Here's the mic/mike debate writ large -- or, at least, writ in big type at the top of the front page. I had to fumble with it for a minute or so, even though I could see the "SD" on the cap (and had deliberately opened the San Diego frontpage). That's because I read "Pads" as the word it already is -- since I don't have a phonetic alphabet, that's "pads" as in "fat dads" -- rather than a clipped version of "Padres," which I would think of as "pods."*

What does that have to do with mikes and mics? As with a lot of rules (so called) or laws or expectations of language, where you stand is often less interesting than how you got there -- how you derive "rules," how you put them into play, and how you inflict them on others, should you find yourself in charge of rules.

I never had much of a problem with the mike/mic thing, because I always thought the better choice was pretty self-evident.
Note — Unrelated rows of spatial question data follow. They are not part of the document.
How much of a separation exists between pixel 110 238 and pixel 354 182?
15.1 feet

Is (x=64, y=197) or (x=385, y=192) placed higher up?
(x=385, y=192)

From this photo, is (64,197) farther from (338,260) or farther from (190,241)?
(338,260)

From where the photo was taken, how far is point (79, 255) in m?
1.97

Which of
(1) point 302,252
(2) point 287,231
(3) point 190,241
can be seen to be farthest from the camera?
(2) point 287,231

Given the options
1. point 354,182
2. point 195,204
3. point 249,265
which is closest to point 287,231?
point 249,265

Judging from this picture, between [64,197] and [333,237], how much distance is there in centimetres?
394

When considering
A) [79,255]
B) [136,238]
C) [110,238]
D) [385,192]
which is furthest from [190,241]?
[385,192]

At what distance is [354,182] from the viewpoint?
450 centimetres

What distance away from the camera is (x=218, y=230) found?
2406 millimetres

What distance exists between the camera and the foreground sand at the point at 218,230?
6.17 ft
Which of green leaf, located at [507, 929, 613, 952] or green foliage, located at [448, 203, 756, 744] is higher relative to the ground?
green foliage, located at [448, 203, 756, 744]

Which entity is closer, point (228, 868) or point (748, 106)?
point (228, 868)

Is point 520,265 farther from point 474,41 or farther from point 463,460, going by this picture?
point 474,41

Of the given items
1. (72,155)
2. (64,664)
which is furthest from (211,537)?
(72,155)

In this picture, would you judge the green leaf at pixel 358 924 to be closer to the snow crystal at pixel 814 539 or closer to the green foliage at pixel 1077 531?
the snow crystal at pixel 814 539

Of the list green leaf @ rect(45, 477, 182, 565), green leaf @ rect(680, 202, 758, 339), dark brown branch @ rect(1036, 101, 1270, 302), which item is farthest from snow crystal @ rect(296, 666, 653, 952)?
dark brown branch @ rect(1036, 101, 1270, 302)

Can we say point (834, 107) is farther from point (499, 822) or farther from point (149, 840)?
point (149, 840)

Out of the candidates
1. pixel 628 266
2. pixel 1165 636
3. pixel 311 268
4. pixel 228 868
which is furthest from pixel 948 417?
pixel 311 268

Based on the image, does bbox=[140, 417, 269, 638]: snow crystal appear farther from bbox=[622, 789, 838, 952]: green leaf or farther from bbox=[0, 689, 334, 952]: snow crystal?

I had a bike, and a parental unit named Mike, and a reasonable pre-Sesame Street idea of what that "silent E" thing was up to. "Mike" seemed like the sensible way to shorten "microphone," partly because that's what grownups and experts did:

Mikes can be discussed or described in many ways. Here we will discuss them by microphone type, and their specific usage will be described in a later chapter.**

Announce microphones generally will be high-quality, unidirectional mikes (to control unwanted studio or audience noise) unless two performers are going to use the microphone at the same time, in which case a bi-directional mike is sometimes used.***

Derived forms work in the same way. Hunter Thompson wrote about bikers, not bicers. And how would you pronounce these gerunds?

Dicing the banjo requires a handsaw and a pair of metal shears.
Micing the banjo requires delicate professional skill.

The OED seems inclined toward my side; it dates "mike" to 1926, "mic" to 1961. So imagine my surprise, years later, to find out that I was apparently an irrational loony. "Open mike" means an Irishman in surgery!**** There's no "k" in "microphone"!***** Everybody knows the only proper spelling is "mic"!

Well, live and learn. I think this is partly generational; people my age and up seem to think "mike" is natural; people a decade and more younger seem to think "mic" is natural. The cool part is where rules come from: who makes them, what they say, how they're grounded, and how flexible or inflexible they are. If I was in charge of the how-to-spell-clippings rule, it'd look something like:

Most clippings are words on their own. Spell them the way you pronounce them. If a clipping resembles an existing word, you should expect people to read it that way. No, you don't need an apostrophe in 'phone. If in doubt, send me a note and I will issue a fiat. (not a Fiat, which is pronounced "tow truck").

Long story short, I probably wouldn't refer to the San Diego baseball team as the Pads, which sounds wrong, but I'd be wary of the Pods on "Body Snatchers" grounds (apparently this does have some journalistic currency, though). I'd suggest avoiding the issue in writing altogether.

Isn't spelling fun?

* I don't know if there's a written standard on this; observations from California readers are welcome.
** Oringel's "Audio Control Handbook," fourth edition, 1972
*** Stasheef et al., "The television program: Its direction and production," fifth edn, 1975. A couple of illustrations use "mic." -- with period --as the short form.
**** "WTF" barely begins to scratch the surface sometimes, doesn't it?

***** An orthographic feature shared with "bicycle" and "Michael," if you're scoring along at home.